◆ **Supplied passage**
--- Begin ---

Gary Cassidy, production support manager, says the mill is groundbreaking in another way in that it is the only one in the world to use geothermal steam only to produce the pulp and dry the paper.
The mill has had its own renewable energy source, a small supplementary geothermal plant producing 7 megawatts, but now Mighty River Power has built a geothermal plant on the Tasman site.
The field, owned by the Tuwharetoa tribe, has proved much richer than projected.
It was expected to produce 68MW, then 80, then 90 and the giant turbine that was finally installed is providing 110MW.
That is enough to largely power the mill, which consumes nearly 3 per cent of New Zealand's total demand.
Most of the power is sucked up by the refiners, giant centrifuges with heavy steel blades that split the wood chips before they are pulped and spread across high-speed nylon mats where the paper takes form.
One of the most important players in the newsprint manufacture process is production planner Don Ford.
His art includes ensuring the wood chips do not get too dry, turning the piles over every three days or so to keep them fresh.

--- End ---

◆ **Recorded information**
--- Begin ---

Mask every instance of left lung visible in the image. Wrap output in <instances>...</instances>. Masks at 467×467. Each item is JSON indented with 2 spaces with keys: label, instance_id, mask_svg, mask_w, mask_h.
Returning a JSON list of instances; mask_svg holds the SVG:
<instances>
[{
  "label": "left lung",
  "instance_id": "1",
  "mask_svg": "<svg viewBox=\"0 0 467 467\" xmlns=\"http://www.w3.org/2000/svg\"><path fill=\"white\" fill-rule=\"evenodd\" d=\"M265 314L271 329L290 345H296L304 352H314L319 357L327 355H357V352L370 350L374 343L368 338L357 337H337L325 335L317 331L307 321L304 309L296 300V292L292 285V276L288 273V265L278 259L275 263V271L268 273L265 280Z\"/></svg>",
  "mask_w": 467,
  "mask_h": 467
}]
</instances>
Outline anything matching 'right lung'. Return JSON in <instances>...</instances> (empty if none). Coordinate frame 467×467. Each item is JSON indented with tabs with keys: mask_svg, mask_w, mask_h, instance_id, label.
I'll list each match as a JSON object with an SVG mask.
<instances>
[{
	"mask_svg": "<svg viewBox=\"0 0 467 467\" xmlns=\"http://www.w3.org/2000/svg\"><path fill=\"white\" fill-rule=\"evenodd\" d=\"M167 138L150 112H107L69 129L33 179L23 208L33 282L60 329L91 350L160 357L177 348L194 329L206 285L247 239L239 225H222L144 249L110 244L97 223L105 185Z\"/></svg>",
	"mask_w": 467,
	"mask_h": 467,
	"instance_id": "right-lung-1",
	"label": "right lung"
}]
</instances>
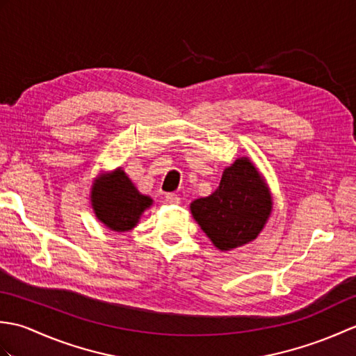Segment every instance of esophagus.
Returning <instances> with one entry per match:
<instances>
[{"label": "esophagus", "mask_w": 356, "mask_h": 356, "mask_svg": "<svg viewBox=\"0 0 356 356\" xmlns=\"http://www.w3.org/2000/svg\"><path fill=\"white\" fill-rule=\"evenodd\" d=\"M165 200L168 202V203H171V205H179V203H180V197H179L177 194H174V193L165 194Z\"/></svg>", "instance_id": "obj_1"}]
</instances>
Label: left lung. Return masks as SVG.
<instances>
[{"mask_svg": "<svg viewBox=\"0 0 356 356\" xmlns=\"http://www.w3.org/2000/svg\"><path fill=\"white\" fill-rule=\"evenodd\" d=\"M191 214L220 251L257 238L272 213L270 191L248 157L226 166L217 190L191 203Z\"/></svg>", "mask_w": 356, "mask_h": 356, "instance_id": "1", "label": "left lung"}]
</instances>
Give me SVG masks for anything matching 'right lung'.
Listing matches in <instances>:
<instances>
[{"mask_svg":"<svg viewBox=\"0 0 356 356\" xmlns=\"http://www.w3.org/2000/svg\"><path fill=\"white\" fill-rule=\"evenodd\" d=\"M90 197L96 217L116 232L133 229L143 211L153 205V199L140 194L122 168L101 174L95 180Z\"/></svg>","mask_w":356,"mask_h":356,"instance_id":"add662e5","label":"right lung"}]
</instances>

--- End ---

◆ **Written problem A**
In the paper mill passage, who owns the geothermal field on the Tasman site?
◆ **Written problem B**
Reproduce the paper mill passage between "The mill has" and "planner Don Ford.", inclusive.
◆ **Written problem C**
Continue the passage about the geothermal-powered paper mill, picking up after its final sentence.

◆ **Task result A**
The Tuwharetoa tribe owns the field.

◆ **Task result B**
The mill has had its own renewable energy source, a small supplementary geothermal plant producing 7 megawatts, but now Mighty River Power has built a geothermal plant on the Tasman site.
The field, owned by the Tuwharetoa tribe, has proved much richer than projected.
It was expected to produce 68MW, then 80, then 90 and the giant turbine that was finally installed is providing 110MW.
That is enough to largely power the mill, which consumes nearly 3 per cent of New Zealand's total demand.
Most of the power is sucked up by the refiners, giant centrifuges with heavy steel blades that split the wood chips before they are pulped and spread across high-speed nylon mats where the paper takes form.
One of the most important players in the newsprint manufacture process is production planner Don Ford.

◆ **Task result C**
The chips, sourced only from pinus radiata, have regional variations, just like grapes. Faster growing trees from more favourable areas have longer fibres, which are weaker. There are colour variations too - older wood is darker.
If Ford gets it wrong, the paper will not meet specifications, the company's economy will be damaged and customers will be decidedly unhappy.
This is particularly vital in newspaper printing plants where the newsprint rolls are threaded around the page plates and run at high speed and high tension.
And if the fibres do not lay correctly in the paper, the ink will not take evenly, registration will be out and the print will be blurred.
It can be as little as one week between a tree growing in a nearby forest to it being part of a printed newspaper.
Ford explains it is not a case of pristine forests being destroyed to make quickly disposed-of newspapers that in turn clog landfills. The wood chips come largely from 13 sawmills from Gisborne to Auckland and across the central North Island.
About 75 per cent come from offcuts - the rounded shoulders of logs left when square timbers lengths are cut from them, the side branches and the spindly top few metres.
The remainder are reject logs, those that are too weak or misshapen to be cut into house framing and other construction or for export to Asia. While the pines go through their growing cycle, they act as carbon sinks, absorbing CO2, a major greenhouse gas.
"Rather than being destructive, ours is a good news environmental story," Mr Townend says.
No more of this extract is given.